Towards End-to-End Neuromorphic Event-based 3D Object Reconstruction Without Physical Priors
Chuanzhi Xu, Langyi Chen, Haodong Chen, Vera Chung, Qiang Qu
TL;DR
The paper tackles monocular neuromorphic 3D reconstruction without physical priors by proposing an end-to-end dense voxel framework. It combines a Sobel-based event representation (Sobel Event Frame) with an Efficient Channel Attention–enhanced 3D ResNet to learn edge-focused features from event streams, plus a principled, representation-dependent binarization threshold selection. On SynthEVox3D, the approach yields a 54.6% improvement in mIoU over the baseline E2V and approaches traditional multi-view results, demonstrating robust performance under rapid motion.

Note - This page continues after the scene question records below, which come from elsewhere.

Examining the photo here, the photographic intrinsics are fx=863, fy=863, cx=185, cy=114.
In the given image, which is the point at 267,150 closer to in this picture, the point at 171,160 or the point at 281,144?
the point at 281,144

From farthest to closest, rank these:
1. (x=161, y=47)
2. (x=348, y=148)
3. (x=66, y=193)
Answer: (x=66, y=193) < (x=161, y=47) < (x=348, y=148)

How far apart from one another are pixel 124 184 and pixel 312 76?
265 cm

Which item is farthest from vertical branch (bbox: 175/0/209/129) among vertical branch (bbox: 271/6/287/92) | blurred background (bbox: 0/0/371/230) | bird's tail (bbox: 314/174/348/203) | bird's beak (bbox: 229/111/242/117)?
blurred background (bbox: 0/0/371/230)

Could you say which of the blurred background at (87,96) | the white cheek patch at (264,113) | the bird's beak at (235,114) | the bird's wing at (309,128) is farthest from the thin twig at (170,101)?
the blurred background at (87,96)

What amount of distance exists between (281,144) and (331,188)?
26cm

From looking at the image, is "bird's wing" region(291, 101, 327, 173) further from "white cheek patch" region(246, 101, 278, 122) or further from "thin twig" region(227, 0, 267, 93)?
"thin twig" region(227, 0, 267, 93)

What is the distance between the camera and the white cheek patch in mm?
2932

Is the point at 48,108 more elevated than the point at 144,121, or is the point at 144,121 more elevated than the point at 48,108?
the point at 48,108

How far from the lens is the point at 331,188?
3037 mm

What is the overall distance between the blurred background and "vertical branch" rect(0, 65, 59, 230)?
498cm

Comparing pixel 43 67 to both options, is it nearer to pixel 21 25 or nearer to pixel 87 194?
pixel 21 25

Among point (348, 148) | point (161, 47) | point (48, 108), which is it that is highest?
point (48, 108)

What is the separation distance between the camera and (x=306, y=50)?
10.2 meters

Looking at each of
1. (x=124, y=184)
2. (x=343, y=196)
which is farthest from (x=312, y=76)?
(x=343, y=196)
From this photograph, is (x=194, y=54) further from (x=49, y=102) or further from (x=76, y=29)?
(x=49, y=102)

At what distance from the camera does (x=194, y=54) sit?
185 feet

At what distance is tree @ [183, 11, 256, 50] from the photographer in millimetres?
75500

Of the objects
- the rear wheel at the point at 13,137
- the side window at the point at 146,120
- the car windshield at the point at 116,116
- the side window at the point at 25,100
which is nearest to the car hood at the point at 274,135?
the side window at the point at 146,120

These contributions reduce reliance on priors and pipelines, enabling more scalable and resilient 3D reconstruction from neuromorphic cameras in challenging environments.
Abstract
Neuromorphic cameras, also known as event cameras, are asynchronous brightness-change sensors that can capture extremely fast motion without suffering from motion blur, making them particularly promising for 3D reconstruction in extreme environments. However, existing research on 3D reconstruction using monocular neuromorphic cameras is limited, and most of the methods rely on estimating physical priors and employ complex multi-step pipelines. In this work, we propose an end-to-end method for dense voxel 3D reconstruction using neuromorphic cameras that eliminates the need to estimate physical priors. Our method incorporates a novel event representation to enhance edge features, enabling the proposed feature-enhancement model to learn more effectively. Additionally, we introduced Optimal Binarization Threshold Selection Principle as a guideline for future related work, using the optimal reconstruction results achieved with threshold optimization as the benchmark. Our method achieves a 54.6% improvement in reconstruction accuracy compared to the baseline method.